Kiwi vs Papaya: Which fruit is the best for increasing your platelet count naturally?
There has been much debate about if kiwi or papaya is better to increase your platelet count. Read on to know which of the two fruits can help to increase your platelet count naturally.

There could be various reasons that can cause your platelet levels to drop. However, platelets are an important component of your blood. It helps in forming blood clots to stop bleeding and help wounds heal. When platelets drop your blood, it can be dangerous as it might affect your blood’s ability to form clots.
It is crucial that you take necessary steps to help to increase your platelet count, these could be both medicines or even certain food. There has been much debate about if kiwi or papaya is better to increase your platelet count.
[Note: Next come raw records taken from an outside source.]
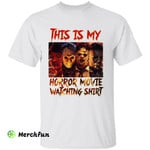 Halloween Characters This Is My Horror Movie Watching Shirt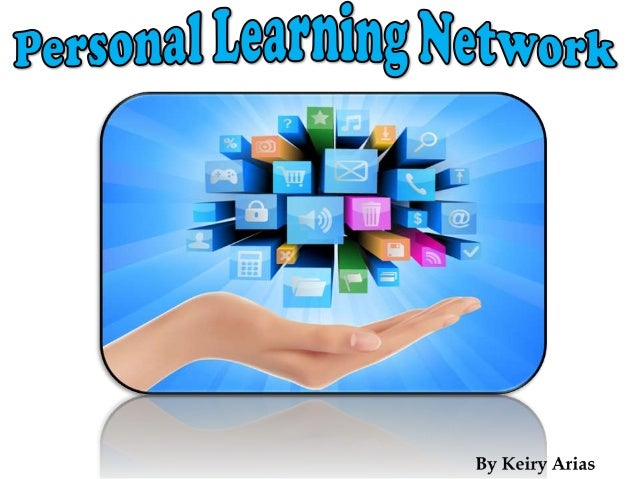 Personal Learning Network: It's the way in which the people can  learn through different interaction tools such as social ...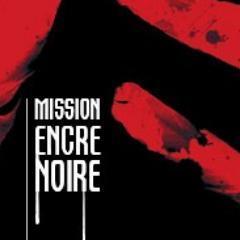 Mission Encre Noire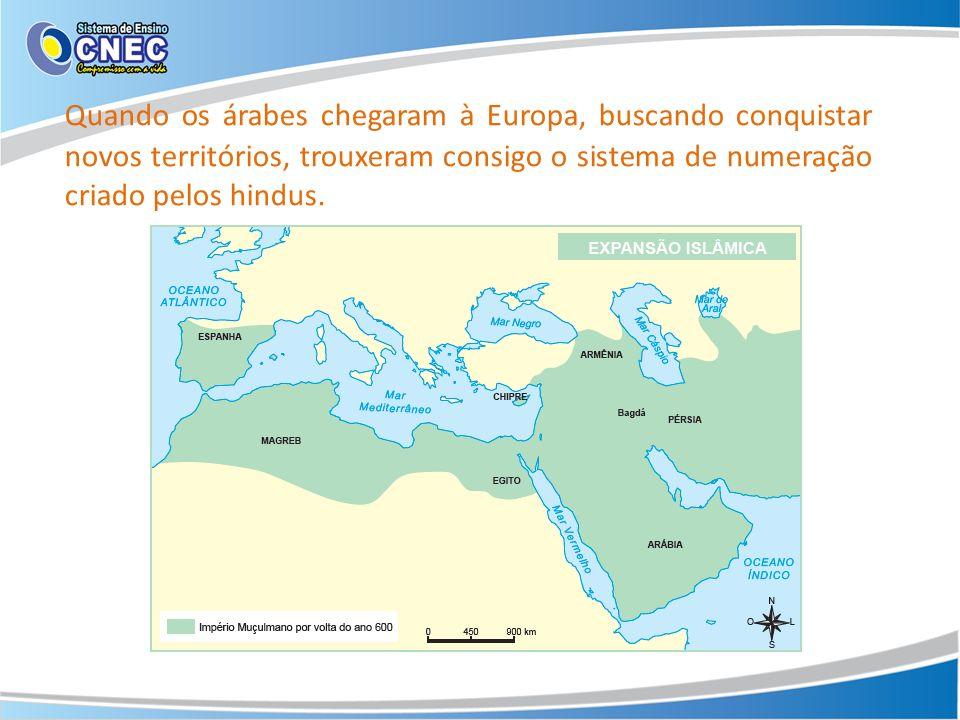 Quando os árabes chegaram à Europa, buscando conquistar novos territórios, trouxeram consigo o sistema de numeração criado pelos hindus.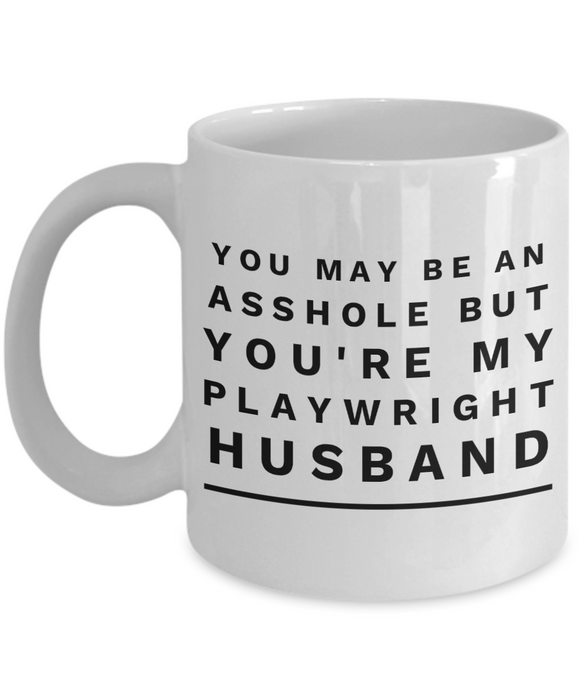 You May Be An Asshole But You'Re My Playwright Husband, 11oz Coffee Mug Best Inspirational Gifts - Ribbon Canyon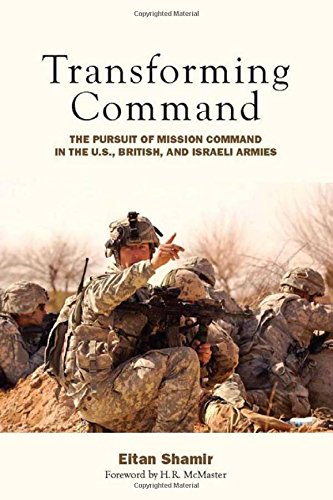9780804772020: Transforming Command: The Pursuit of Mission Command in the U.S., British, and Israeli Armies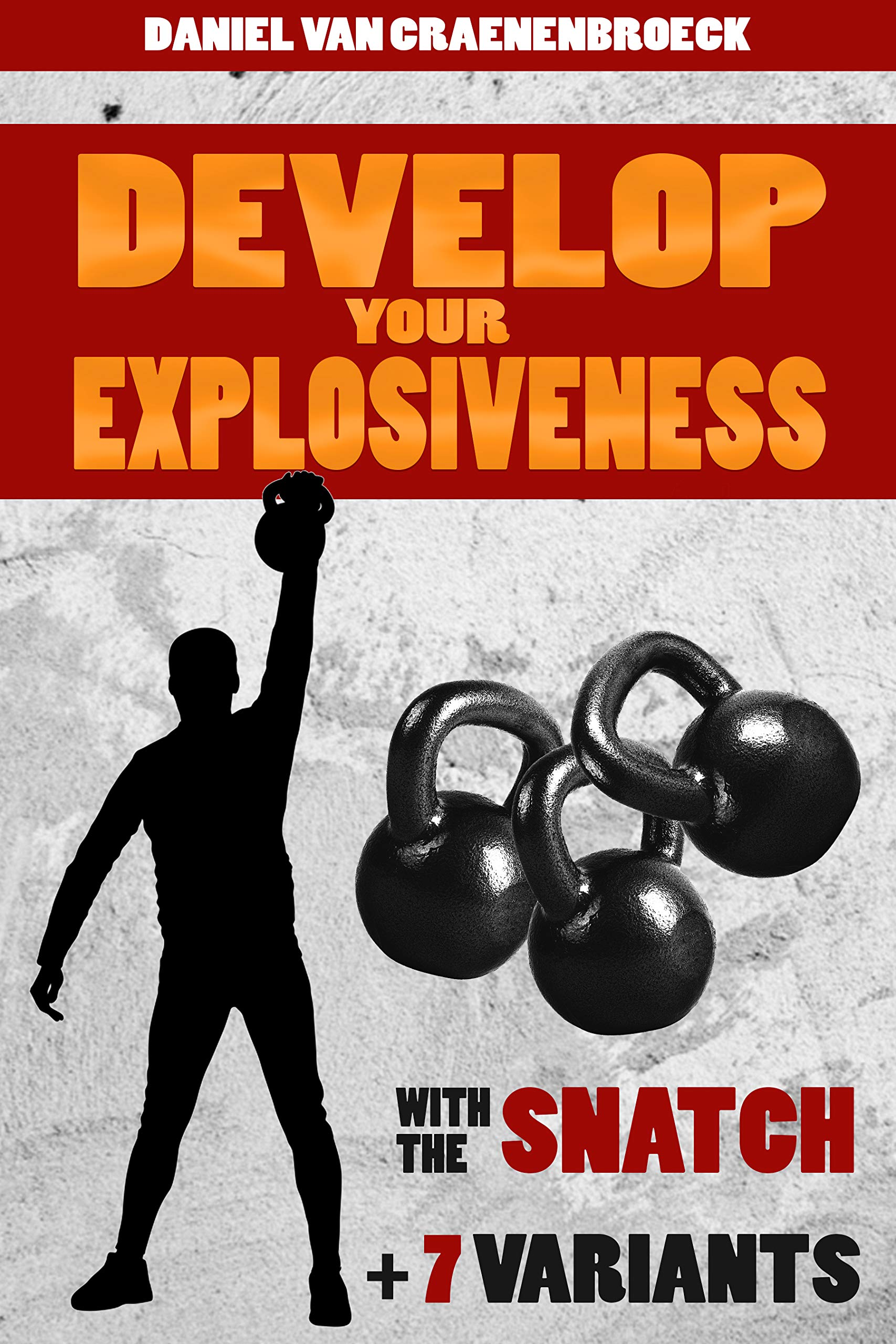 Develop your explosiveness with the Snatch and 7 variants Daniel Van Craenenbroeck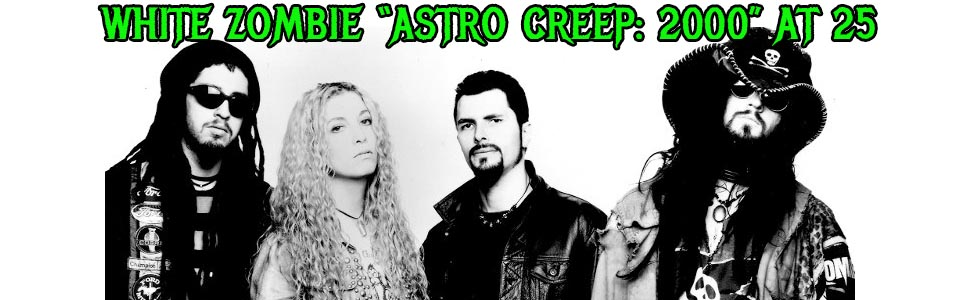 https://www.ghostcultmag.com/classic-albums-revisited-white-zombie-astro-creep-2000-turns-25/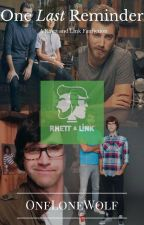 One Last Reminder (A Rhett and Link fanfiction) by OneLoneWolf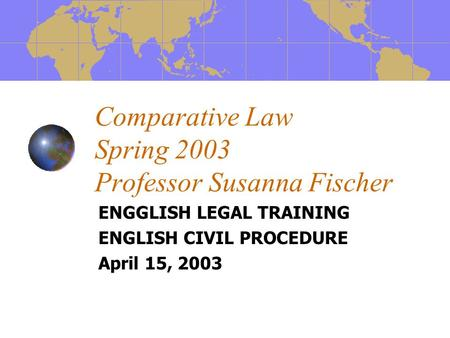 Comparative Law Spring 2003 Professor Susanna Fischer ENGGLISH LEGAL TRAINING ENGLISH CIVIL PROCEDURE April 15, 2003.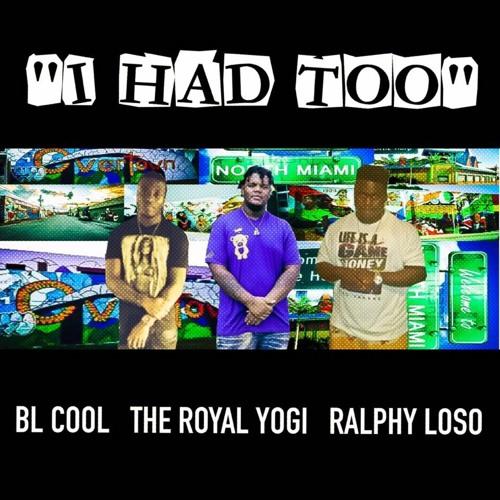 BL Cool x Yogi x Ralphy Loso - Had Too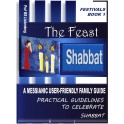 Shabbat: A Messianic User-Friendly Family Guide: Guidelines to Honour the Shabbat (Festivals Book 1)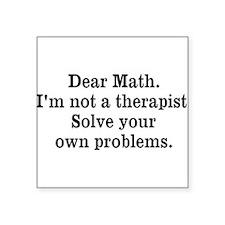 I'm not a therapist... Square Sticker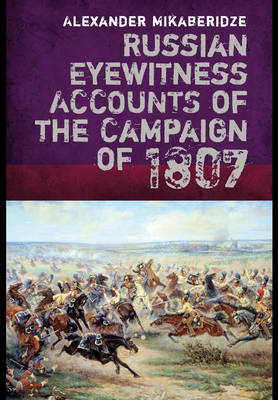Russian Eyewitnesses of the Campaign of 1807 (Hardback)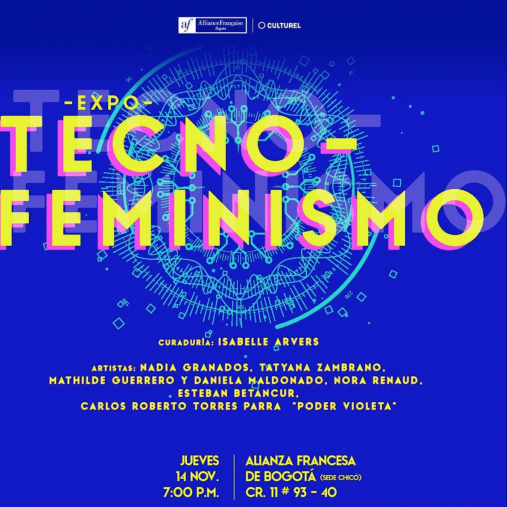 Tecnofeminismo Alianza Francesa de Bogota curadora Isabelle Arvers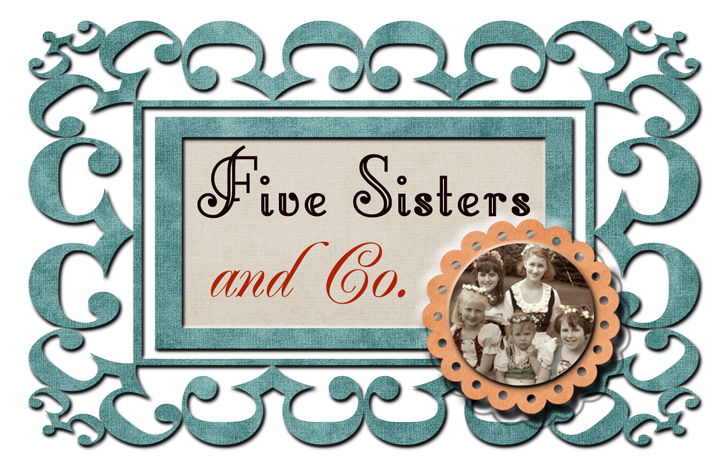 Five Sisters and Co.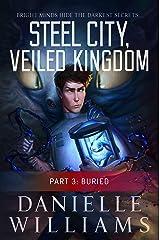 Steel City, Veiled Kingdom: Part 3: Buried Kindle Edition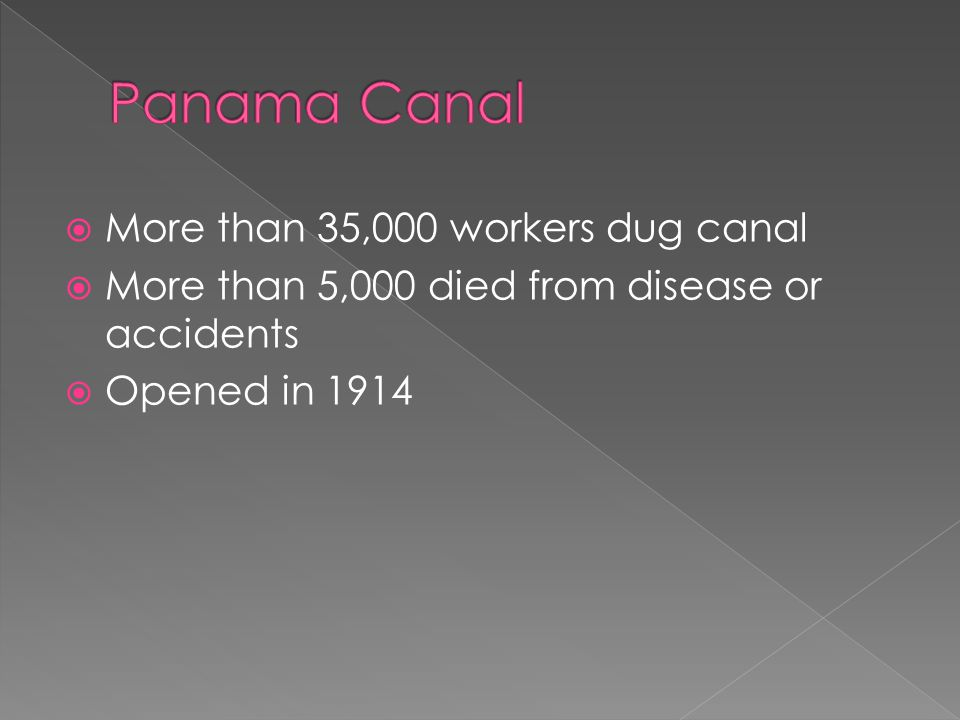 Panama Canal More than 35,000 workers dug canal
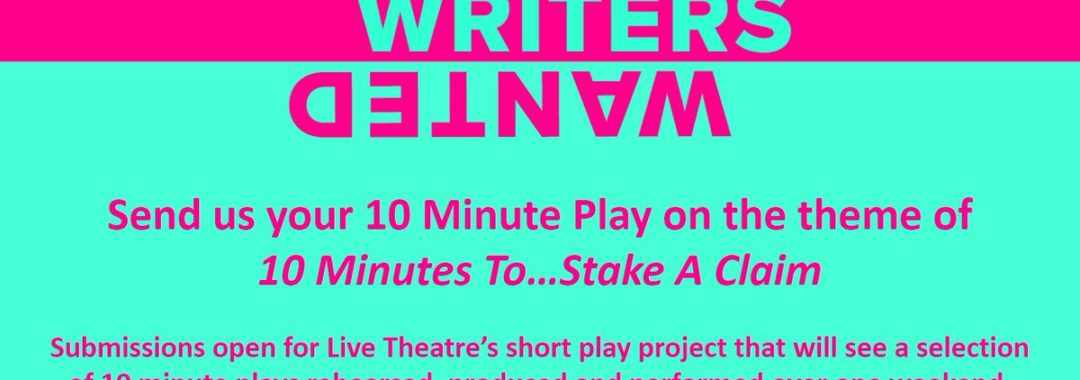 LIVE THEATRE- Submissions are open for 10 Minutes To    Stake A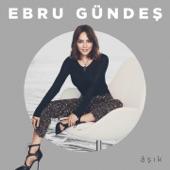 Ebru Gündes - Âşık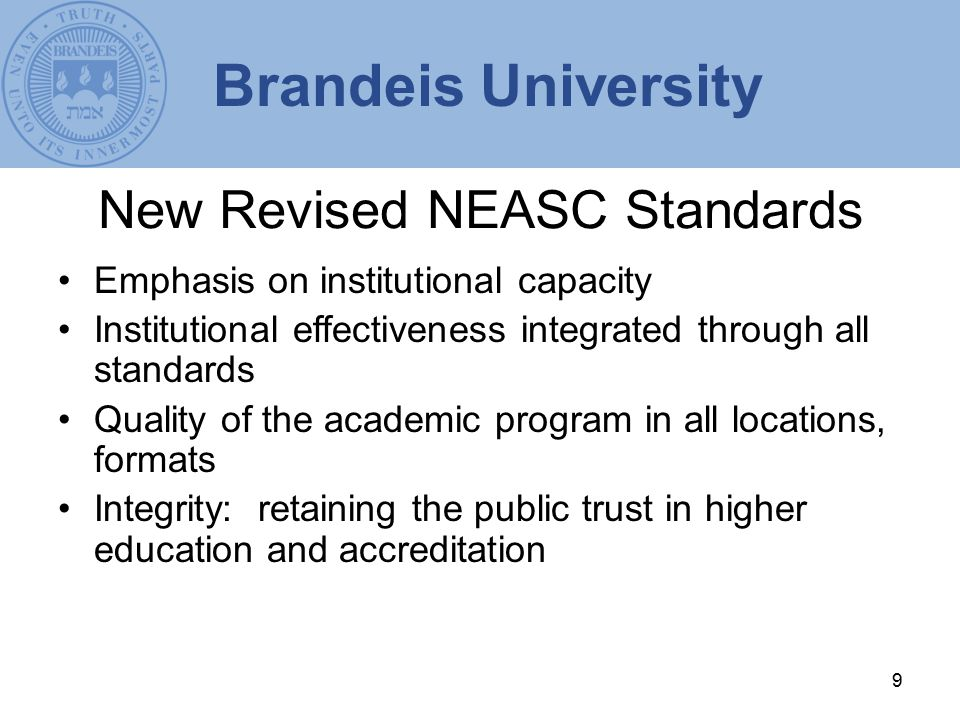 9 New Revised NEASC Standards Emphasis on institutional capacity Institutional effectiveness integrated through all standards Quality of the academic program in all locations, formats Integrity: retaining the public trust in higher education and accreditation Brandeis University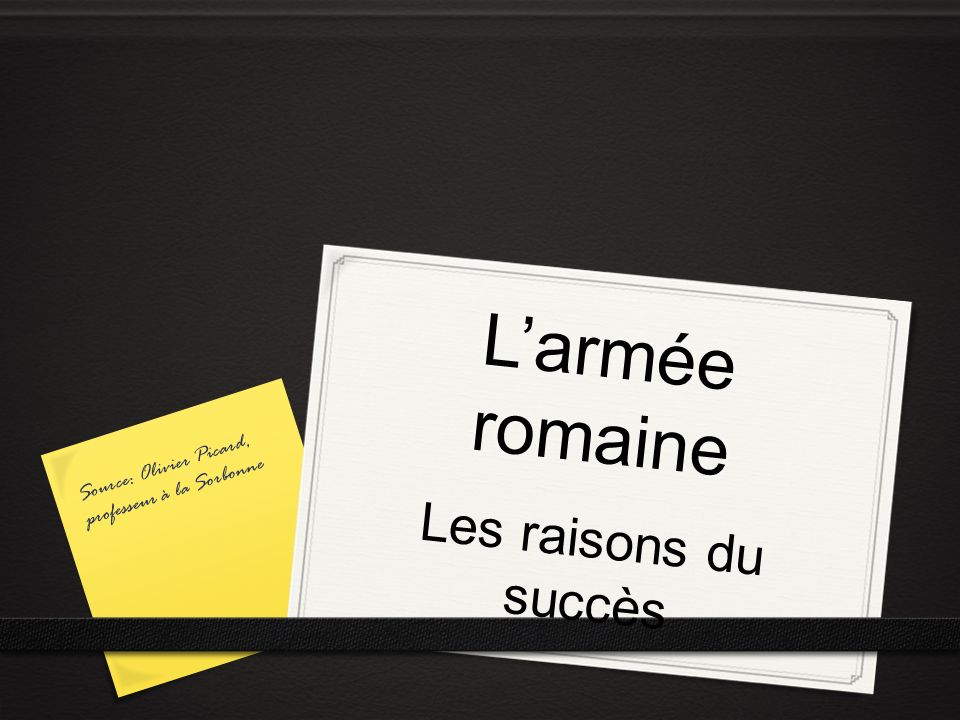 Larmée romaine Les raisons du succès Source: Olivier Picard, professeur à la Sorbonne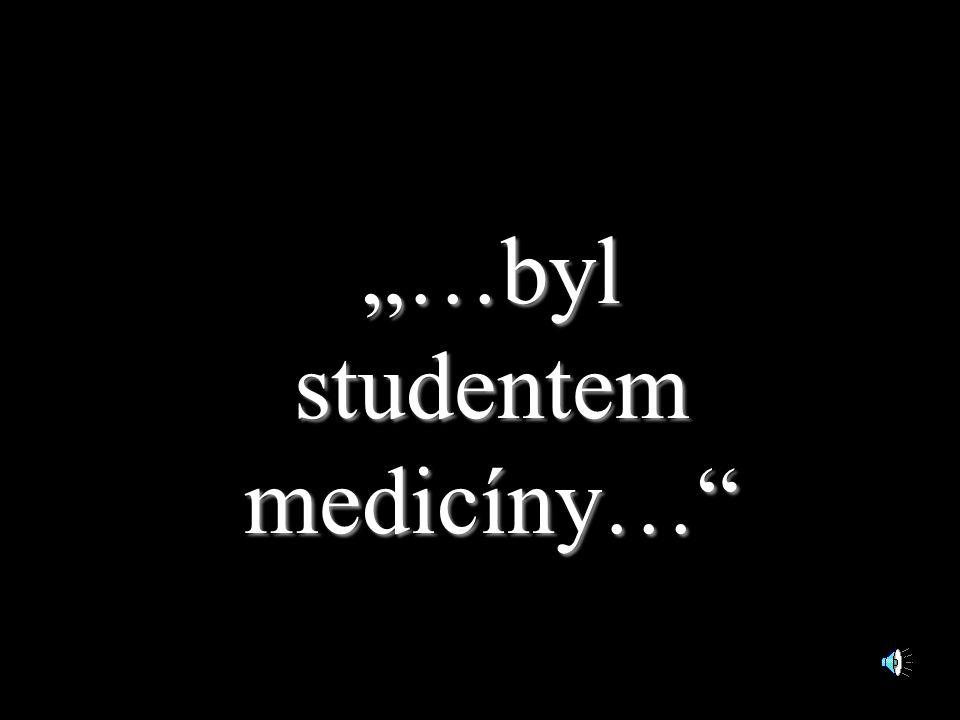 """""""…byl studentem medicíny…"""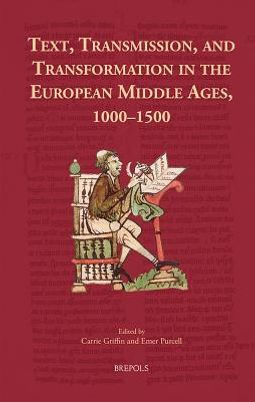 Text, Transmission, and Transformation in the European Middle Ages, 1000-1500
Read on to know which of the two fruits can help to increase your platelet count naturally.
Kiwi vs Papaya: Which fruit is the best?
Rich Vitamin C Content
Kiwi: Extremely high in vitamin C which helps to boost immunity and helps in collagen formation, helping in blood vessel strength.
Papaya: Also rich in vitamin C but in slightly lower amounts compared to kiwi.
Folate for Blood Formation
Kiwi: Contains folate that supports the healthy production of red blood cells and platelets.
Papaya: Papaya leaves (often consumed as juice) are well-known for stimulating platelet production during dengue fever.
Antioxidant Properties
Kiwi: Packed with antioxidants like polyphenols and carotenoids that protect platelets from oxidative stress.
Papaya: Also rich in beta-carotene and flavonoids that support faster recovery from infections.
Digestive Benefits
Kiwi: Contains actinidin which is an enzyme that improves digestion and nutrient absorption, which indirectly supports better blood health.
Papaya: Papain enzyme helps in smooth digestion, ensuring the body utilises nutrients efficiently for platelet growth.
Hydration and Electrolytes
Kiwi: Provides potassium and hydration, which is essential during recovery from fevers.
Papaya: With high water content, papaya prevents dehydration and supports overall cellular health.
Anti-inflammatory Effects
Kiwi: Reduces inflammation, which can help the bone marrow function better in producing platelets.
Papaya: Contains chymopapain and papain that also reduce inflammation, which helps in faster recovery.
Conclusion
Both kiwi and papaya have excellent nutritional benefits but when it comes to naturally increasing platelet count, papaya takes the lead due to its effectiveness, easy availability and traditional use in treating low platelet conditions.